● WHAT IS EXPECTED: Show each line of the items below that contains the word "tell".

Spatial reasoning question data:
= = = = =

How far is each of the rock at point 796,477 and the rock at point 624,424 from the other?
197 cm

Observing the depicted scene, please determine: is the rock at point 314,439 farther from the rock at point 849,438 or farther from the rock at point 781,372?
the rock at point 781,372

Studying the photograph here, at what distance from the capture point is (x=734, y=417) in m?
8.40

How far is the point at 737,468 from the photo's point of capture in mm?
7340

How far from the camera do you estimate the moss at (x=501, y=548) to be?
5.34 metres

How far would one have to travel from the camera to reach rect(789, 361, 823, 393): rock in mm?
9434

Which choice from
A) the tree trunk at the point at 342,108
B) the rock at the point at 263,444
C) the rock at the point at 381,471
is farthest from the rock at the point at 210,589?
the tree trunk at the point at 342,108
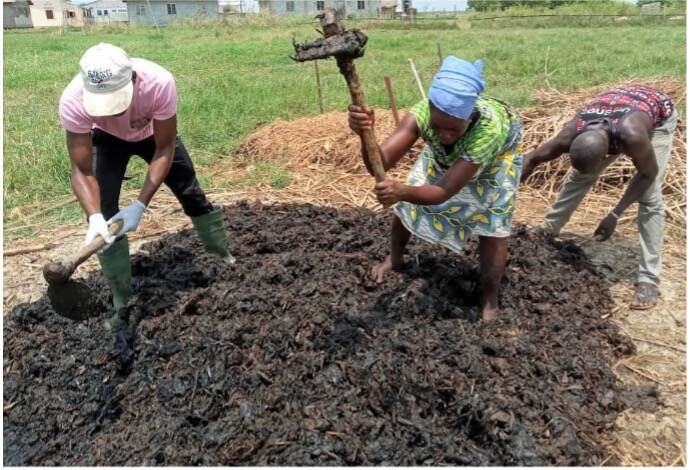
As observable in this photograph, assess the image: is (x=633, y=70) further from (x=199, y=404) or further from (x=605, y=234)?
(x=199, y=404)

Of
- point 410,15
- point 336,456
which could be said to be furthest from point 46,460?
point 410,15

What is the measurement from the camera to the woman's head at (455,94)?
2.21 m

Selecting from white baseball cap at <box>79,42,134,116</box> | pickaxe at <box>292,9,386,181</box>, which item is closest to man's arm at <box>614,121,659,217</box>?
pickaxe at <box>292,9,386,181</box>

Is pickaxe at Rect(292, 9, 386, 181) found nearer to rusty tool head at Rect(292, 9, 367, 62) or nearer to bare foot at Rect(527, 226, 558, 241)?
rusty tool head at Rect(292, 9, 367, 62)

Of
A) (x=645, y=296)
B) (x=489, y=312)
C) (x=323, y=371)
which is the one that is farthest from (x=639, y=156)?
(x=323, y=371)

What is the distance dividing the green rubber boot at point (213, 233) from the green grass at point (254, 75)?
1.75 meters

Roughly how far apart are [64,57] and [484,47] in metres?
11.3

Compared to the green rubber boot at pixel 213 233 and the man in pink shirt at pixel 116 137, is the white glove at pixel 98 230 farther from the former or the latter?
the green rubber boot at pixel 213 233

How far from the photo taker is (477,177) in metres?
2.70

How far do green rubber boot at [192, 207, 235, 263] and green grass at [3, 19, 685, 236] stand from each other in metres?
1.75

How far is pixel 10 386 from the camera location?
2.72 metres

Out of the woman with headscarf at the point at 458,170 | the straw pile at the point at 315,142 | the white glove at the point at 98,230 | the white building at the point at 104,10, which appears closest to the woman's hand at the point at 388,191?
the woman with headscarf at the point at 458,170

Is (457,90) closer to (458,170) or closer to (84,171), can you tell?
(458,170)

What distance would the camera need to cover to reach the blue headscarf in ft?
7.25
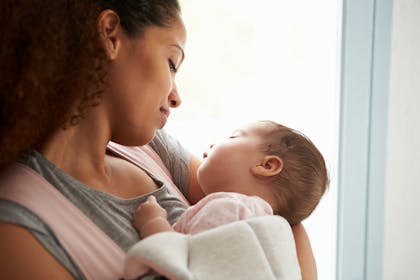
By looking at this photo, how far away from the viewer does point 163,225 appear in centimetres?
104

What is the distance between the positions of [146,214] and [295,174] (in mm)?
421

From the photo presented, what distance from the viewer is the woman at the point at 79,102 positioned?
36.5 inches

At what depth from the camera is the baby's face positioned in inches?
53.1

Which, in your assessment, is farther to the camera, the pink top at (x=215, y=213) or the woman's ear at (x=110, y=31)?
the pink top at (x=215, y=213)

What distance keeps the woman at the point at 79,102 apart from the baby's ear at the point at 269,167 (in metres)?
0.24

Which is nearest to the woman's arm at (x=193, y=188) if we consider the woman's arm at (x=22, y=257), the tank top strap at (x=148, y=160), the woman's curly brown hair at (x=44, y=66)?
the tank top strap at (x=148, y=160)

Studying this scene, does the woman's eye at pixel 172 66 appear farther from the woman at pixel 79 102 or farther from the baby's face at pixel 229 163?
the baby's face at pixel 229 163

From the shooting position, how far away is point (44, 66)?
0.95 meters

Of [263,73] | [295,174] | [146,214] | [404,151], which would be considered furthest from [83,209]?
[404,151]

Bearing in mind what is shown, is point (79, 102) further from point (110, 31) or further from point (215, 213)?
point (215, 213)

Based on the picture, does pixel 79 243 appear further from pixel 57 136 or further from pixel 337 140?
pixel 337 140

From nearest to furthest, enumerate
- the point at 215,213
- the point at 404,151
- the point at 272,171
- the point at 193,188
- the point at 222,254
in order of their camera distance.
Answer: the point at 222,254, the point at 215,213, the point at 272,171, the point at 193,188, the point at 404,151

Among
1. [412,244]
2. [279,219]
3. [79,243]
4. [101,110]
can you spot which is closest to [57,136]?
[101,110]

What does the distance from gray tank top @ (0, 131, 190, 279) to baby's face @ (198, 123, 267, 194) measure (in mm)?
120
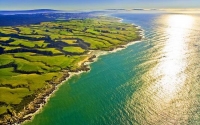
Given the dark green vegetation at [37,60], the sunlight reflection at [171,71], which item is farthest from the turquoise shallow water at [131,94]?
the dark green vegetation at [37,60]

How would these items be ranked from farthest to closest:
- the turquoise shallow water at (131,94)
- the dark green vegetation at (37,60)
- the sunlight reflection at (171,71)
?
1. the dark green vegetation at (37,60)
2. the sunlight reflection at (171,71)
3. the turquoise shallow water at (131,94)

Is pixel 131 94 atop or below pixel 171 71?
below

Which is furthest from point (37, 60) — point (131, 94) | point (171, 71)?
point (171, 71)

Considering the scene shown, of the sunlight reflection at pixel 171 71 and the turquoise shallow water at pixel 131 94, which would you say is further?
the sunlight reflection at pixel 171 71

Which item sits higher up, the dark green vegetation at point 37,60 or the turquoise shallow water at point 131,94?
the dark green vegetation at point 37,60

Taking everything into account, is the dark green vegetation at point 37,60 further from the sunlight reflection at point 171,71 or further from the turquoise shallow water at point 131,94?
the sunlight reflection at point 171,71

= = = = =

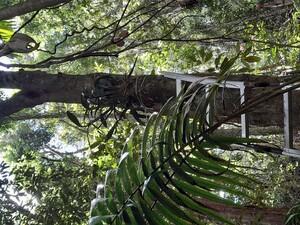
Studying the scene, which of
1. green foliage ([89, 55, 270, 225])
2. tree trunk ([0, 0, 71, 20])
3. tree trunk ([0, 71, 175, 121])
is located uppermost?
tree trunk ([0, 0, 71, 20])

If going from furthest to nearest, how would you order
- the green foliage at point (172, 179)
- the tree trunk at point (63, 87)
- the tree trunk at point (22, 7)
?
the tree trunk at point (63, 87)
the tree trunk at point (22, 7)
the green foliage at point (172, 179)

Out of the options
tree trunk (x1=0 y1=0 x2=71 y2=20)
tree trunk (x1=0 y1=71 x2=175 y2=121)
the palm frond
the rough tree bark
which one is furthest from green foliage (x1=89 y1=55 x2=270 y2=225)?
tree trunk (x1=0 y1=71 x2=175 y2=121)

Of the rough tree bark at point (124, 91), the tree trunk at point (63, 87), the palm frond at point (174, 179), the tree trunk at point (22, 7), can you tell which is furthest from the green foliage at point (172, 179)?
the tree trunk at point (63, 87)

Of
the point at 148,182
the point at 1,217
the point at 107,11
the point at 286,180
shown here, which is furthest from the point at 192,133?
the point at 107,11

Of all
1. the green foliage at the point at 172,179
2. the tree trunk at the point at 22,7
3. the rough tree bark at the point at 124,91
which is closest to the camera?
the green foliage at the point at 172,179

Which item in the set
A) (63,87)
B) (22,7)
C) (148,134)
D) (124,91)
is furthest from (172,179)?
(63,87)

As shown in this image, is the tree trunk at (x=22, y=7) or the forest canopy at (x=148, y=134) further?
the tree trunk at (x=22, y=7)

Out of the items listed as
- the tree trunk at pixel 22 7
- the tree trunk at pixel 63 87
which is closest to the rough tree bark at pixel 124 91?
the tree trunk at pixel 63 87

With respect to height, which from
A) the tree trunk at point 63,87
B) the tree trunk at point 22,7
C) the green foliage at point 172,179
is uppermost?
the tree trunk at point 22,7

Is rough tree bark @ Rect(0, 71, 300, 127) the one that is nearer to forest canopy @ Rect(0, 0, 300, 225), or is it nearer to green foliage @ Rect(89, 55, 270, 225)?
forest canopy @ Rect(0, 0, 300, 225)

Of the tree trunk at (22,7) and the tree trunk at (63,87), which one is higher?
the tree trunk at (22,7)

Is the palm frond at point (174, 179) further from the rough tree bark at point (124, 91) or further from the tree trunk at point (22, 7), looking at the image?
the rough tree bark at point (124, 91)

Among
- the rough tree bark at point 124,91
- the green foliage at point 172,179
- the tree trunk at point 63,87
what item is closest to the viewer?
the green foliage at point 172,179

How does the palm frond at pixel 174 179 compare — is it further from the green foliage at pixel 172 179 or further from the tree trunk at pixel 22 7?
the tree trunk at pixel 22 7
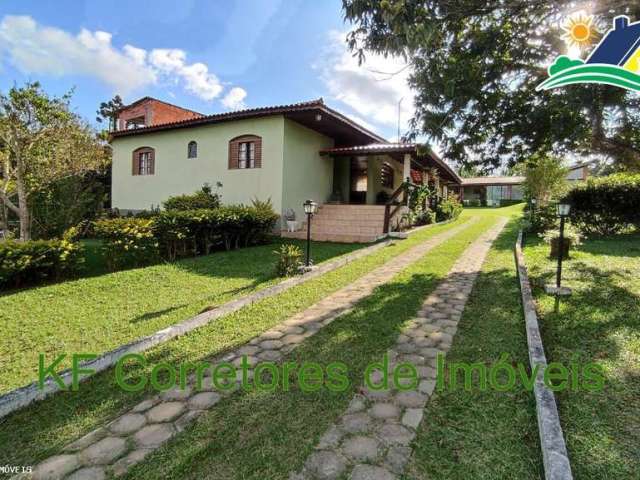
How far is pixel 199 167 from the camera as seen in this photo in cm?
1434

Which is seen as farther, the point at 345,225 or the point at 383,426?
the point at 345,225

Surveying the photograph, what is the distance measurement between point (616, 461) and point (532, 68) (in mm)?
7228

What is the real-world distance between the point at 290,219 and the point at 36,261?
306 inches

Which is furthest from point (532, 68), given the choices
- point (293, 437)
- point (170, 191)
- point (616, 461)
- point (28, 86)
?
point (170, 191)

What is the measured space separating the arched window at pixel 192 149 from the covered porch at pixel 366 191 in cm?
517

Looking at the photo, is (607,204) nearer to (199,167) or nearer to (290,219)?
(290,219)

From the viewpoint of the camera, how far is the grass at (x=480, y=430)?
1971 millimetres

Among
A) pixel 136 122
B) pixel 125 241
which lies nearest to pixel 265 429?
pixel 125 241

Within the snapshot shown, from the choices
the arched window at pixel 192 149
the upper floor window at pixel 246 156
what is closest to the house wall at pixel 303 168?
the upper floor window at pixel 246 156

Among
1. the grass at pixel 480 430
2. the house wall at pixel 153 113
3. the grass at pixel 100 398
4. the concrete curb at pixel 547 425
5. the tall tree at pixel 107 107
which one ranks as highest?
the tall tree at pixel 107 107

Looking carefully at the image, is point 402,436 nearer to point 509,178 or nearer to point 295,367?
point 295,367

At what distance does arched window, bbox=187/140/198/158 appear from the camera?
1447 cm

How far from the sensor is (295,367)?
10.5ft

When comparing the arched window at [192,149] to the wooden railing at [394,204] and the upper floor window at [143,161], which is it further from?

= = = = =

● REPLY:
Is (457,90) closer to (458,170) or closer to (84,171), can you tell?
Of the rough tree bark at point (124, 91), the tree trunk at point (63, 87), the palm frond at point (174, 179), the tree trunk at point (22, 7), can you tell which is furthest from the green foliage at point (172, 179)?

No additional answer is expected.